Postgres is a fantastic database for a multitude of reasons, celebrated for its reliability and flexibility. However, when creating indexes on large tables, it can sometimes feel sluggish. This becomes even more noticeable when your project requires the creation of numerous indexes, potentially slowing down your progress.

Elephants sorting!

Configure CPU and RAM available for index creation

There are two settings that control the amount of server resources available for index creation, maintenance_work_mem and max_parallel_maintenance_workers. The defaults for these were set in the time of the dinausours and are 64MB and 2 cores.

You can adjust these settings temporarily for your session by using set. Eg

-- set for the current session
set maintenance_work_mem='8GB';
set max_parallel_maintenance_workers=8;
create index my_index_abc on table(col_1, col_2);

Or you can define these in the postgres config file, or however your cloud lets you configure it.

Monitoring progress

Ever wondered how your index creation is faring? Postgres offers a handy way to monitor the progress in real-time in pg_stat_progress_create_index. With the following query, you can get a snapshot of how much work has been done and what’s left:

SELECT
  age(clock_timestamp(), query_start),
  a.query,
  p.phase,
  round(p.blocks_done / NULLIF(p.blocks_total::numeric,0) * 100, 2) AS "% done",
  p.blocks_total,
  p.blocks_done,
  round(p.tuples_done / NULLIF(p.tuples_total::numeric,0) * 100, 2) AS "% tuples done",
  p.tuples_total,
  p.tuples_done,
FROM pg_stat_progress_create_index p
JOIN pg_stat_activity a ON p.pid = a.pid
LEFT JOIN pg_stat_all_indexes ai on ai.relid = p.relid AND ai.indexrelid = p.index_relid;

There are up to 10 phases it has to go through, but most of the time will be spend it buliding indexes then index validation.
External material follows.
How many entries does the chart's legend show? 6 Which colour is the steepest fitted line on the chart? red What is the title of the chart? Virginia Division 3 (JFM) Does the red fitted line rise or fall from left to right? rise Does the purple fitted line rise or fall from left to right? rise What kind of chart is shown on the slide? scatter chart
Streamlining Index Creation

If you have lots of indexes to create you probably want to run them sequentually, but if each one takes an hour or more to create you dont want to have to manually start each one.

You can issue all of your statements in a single statement so that it automatically runs the next when the first is finished, even if your connection is broken.

-- create indexes in a single transaction
create index my_index_a on table(col_1);
create index my_index_b on table(col_2);

The downside of this is that it will be hard to track progress, and if there is an error creating one index they will all be rolled back. Instead you can create a new transaction for each index by wrapping the create index statements in begin and commit.

begin;
create index my_index_a on table(col_1);
commit;

begin;
create index my_index_b on table(col_2);
commit;

Wrapping Up

I hope these tips help when you need to create your next batch of big indexes.